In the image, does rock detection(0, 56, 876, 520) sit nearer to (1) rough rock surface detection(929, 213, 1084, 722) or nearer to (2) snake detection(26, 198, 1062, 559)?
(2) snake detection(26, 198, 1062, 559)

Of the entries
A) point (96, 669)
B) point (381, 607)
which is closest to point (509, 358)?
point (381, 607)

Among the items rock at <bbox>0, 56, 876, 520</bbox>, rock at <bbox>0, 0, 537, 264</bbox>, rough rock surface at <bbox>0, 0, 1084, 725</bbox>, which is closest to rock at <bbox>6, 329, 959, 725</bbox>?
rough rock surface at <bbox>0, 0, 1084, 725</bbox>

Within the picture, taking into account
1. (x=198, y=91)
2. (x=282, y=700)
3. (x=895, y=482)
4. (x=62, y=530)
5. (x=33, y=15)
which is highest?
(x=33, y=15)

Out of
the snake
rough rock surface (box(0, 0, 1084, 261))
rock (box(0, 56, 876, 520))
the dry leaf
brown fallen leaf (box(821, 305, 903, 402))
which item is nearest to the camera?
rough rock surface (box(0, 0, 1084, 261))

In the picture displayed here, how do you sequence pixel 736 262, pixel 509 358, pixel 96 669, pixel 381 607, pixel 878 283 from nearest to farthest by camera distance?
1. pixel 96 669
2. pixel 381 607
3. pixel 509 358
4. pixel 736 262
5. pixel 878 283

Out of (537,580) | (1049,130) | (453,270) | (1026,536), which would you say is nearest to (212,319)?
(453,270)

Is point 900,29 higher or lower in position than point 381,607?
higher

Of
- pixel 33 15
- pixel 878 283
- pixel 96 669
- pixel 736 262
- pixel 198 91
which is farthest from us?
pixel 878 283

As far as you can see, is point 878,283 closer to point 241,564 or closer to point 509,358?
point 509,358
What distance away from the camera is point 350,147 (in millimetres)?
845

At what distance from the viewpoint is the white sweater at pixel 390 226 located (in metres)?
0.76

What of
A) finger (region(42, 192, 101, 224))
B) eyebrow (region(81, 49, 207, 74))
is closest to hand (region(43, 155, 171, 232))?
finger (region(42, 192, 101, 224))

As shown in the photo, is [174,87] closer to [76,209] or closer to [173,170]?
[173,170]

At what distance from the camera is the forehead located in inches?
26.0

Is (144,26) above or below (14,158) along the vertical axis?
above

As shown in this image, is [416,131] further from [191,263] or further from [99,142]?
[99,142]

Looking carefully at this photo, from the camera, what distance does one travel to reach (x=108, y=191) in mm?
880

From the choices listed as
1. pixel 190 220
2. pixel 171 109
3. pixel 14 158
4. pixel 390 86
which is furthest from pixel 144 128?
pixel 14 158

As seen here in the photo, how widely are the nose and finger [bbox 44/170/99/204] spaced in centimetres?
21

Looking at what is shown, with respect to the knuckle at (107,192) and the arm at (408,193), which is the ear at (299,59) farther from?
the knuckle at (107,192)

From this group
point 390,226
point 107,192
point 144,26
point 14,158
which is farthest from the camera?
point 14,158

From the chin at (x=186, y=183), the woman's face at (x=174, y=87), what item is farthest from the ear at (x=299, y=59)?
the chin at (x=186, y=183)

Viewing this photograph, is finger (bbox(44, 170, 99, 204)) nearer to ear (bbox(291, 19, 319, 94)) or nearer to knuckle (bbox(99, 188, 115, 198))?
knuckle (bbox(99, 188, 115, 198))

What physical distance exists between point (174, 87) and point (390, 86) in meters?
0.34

> STATED PROBLEM
Begin with the line that contains "From the choices listed as" and end with the last line of the records; set down every line in that span exactly, and nothing else.

> WRITTEN SOLUTION
From the choices listed as
1. pixel 190 220
2. pixel 171 109
3. pixel 14 158
4. pixel 390 86
which is furthest from pixel 144 128?
pixel 14 158

As seen here in the photo, how widely are the nose and finger [bbox 44/170/99/204] spaced in centimetres?
21

Looking at what is shown, with respect to the knuckle at (107,192) and the arm at (408,193), which is the ear at (299,59) farther from?
the knuckle at (107,192)

From this group
point 390,226
point 107,192
point 144,26
point 14,158
which is farthest from the camera?
point 14,158

From the chin at (x=186, y=183), the woman's face at (x=174, y=87), what item is farthest from the ear at (x=299, y=59)?
the chin at (x=186, y=183)

Viewing this photograph, is finger (bbox(44, 170, 99, 204)) nearer to ear (bbox(291, 19, 319, 94)) or nearer to knuckle (bbox(99, 188, 115, 198))?
knuckle (bbox(99, 188, 115, 198))

What physical distance exists between point (174, 87) and point (390, 86) in meters?
0.34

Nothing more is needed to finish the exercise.